Suppose my input is (a,b and c to distinguish between equal keys)
1 6a 8 3 6b 0 6c 4
My counting sort will save as (discarding the a,b and c info!!)
0(1) 1(1) 3(1) 4(1) 6(3) 8(1)
which will give me the result
0 1 3 4 6 6 6 8
So, how is this stable sort? I am not sure how it is "maintaining the relative order of records with equal keys."
Please explain.
Simple, really: instead of a simple counter for each 'bucket', it's a linked list.
That is, instead of
0(1) 1(1) 3(1) 4(1) 6(3) 8(1)
You get
0(.) 1(.) 3(.) 4(.) 6(a,b,c) 8(.)
(here I use . to denote some item in the bucket).
Then just dump them back into one sorted list:
0 1 3 4 6a 6b 6c 8
That is, when you find an item with key x, knowing that it may have other information that distinguishes it from other items with the same key, you don't just increment a counter for bucket x (which would discard all those extra information).
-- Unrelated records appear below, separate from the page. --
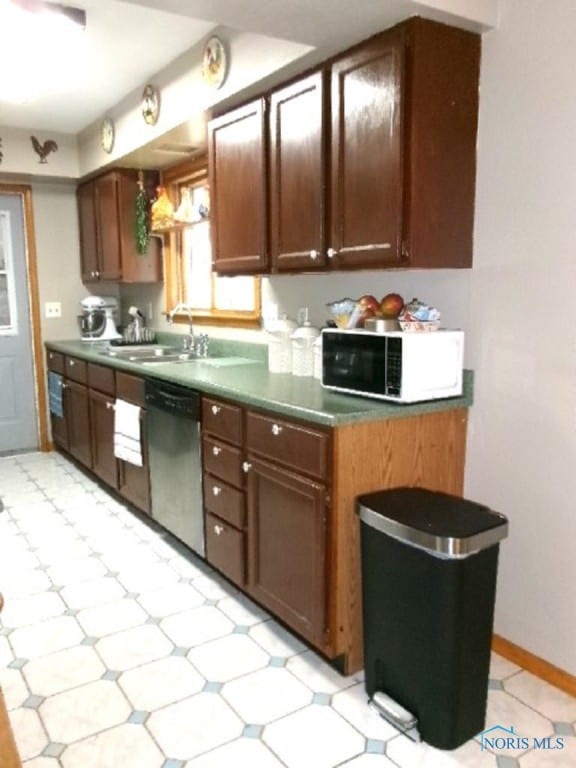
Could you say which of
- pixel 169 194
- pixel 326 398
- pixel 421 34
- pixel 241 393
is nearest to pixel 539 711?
pixel 326 398

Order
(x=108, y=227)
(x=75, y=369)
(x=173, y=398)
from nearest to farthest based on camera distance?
(x=173, y=398)
(x=75, y=369)
(x=108, y=227)

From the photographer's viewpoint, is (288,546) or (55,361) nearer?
(288,546)

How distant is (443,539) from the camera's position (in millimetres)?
1632

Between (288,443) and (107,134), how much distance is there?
2847 mm

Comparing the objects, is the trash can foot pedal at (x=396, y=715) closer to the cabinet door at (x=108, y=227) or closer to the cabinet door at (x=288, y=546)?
the cabinet door at (x=288, y=546)

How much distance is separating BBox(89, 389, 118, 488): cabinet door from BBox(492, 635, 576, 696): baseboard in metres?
2.37

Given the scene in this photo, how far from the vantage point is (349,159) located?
218cm

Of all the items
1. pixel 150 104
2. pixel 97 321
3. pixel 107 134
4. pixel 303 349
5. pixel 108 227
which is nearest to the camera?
pixel 303 349

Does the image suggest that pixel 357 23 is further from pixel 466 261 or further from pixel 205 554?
pixel 205 554

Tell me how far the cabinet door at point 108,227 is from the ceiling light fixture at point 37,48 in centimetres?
76

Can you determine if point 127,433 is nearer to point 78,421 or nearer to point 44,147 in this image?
point 78,421

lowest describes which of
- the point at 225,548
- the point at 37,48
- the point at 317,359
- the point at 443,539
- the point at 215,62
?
the point at 225,548

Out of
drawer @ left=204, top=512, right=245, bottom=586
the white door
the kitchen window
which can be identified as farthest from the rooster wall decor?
drawer @ left=204, top=512, right=245, bottom=586

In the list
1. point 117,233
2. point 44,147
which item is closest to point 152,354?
point 117,233
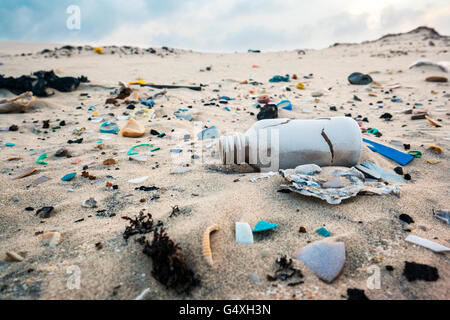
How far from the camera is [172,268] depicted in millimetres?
1112

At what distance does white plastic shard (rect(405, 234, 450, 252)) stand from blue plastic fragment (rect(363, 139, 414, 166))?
145 centimetres

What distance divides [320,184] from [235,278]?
0.98 meters

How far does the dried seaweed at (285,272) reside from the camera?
1.15 meters

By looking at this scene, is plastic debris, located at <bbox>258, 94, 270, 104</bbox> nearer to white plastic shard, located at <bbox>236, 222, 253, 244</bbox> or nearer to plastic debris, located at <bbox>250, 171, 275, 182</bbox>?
plastic debris, located at <bbox>250, 171, 275, 182</bbox>

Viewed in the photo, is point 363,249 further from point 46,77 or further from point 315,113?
point 46,77

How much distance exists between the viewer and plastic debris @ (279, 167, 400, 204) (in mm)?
1719

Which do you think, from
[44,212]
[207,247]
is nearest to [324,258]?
[207,247]

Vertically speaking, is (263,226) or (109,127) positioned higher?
(109,127)

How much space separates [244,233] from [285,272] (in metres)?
0.31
Instead, you have a linked list (or similarly ordered data structure with constant time amortized append) for each bucket, and you append that item to the end of the list for bucket x as you scan the input left to right.
So instead of using O(k) space for k counters, you have O(k) initially empty lists whose sum of lengths will be n at the end of the "counting" portion of the algorithm. This variant of counting sort will still be O(n + k) as before.